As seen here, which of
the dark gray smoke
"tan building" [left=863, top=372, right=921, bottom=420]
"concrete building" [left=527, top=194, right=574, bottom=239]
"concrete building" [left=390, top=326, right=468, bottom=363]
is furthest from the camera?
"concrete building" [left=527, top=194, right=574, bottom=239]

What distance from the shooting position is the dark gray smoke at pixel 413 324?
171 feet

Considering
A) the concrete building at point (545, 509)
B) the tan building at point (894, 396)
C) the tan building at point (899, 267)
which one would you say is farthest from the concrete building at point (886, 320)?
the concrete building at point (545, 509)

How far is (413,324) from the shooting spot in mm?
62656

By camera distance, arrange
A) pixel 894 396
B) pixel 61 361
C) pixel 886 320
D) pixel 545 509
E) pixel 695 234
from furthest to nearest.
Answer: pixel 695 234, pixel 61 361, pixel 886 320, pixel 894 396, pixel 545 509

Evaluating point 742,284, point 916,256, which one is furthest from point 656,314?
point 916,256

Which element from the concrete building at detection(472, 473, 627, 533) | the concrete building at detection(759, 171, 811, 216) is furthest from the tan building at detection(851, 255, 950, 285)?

........

#### GIVEN REQUEST:
Write out the records shown above, exactly as they appear.

#### RESULT FOR THIS TASK:
As seen here, which of
the dark gray smoke
"tan building" [left=863, top=372, right=921, bottom=420]
"concrete building" [left=527, top=194, right=574, bottom=239]
"concrete building" [left=390, top=326, right=468, bottom=363]
is furthest from the camera?
"concrete building" [left=527, top=194, right=574, bottom=239]

What distance from the shooting position is the dark gray smoke at pixel 413 324?
171 feet

Considering
A) the concrete building at point (545, 509)
B) the tan building at point (894, 396)
C) the tan building at point (899, 267)
which one would you say is farthest from the concrete building at point (886, 320)?
the concrete building at point (545, 509)

How far is (413,324) from the shooting spot in mm?
62656

By camera distance, arrange
A) pixel 894 396
B) pixel 61 361
C) pixel 886 320
D) pixel 545 509
E) pixel 695 234
from furthest to nearest.
Answer: pixel 695 234, pixel 61 361, pixel 886 320, pixel 894 396, pixel 545 509

Evaluating point 742,284, point 916,256, which one is furthest from point 656,314?
point 916,256

Which element from the concrete building at detection(472, 473, 627, 533) | the concrete building at detection(759, 171, 811, 216) is furthest from the tan building at detection(851, 255, 950, 285)?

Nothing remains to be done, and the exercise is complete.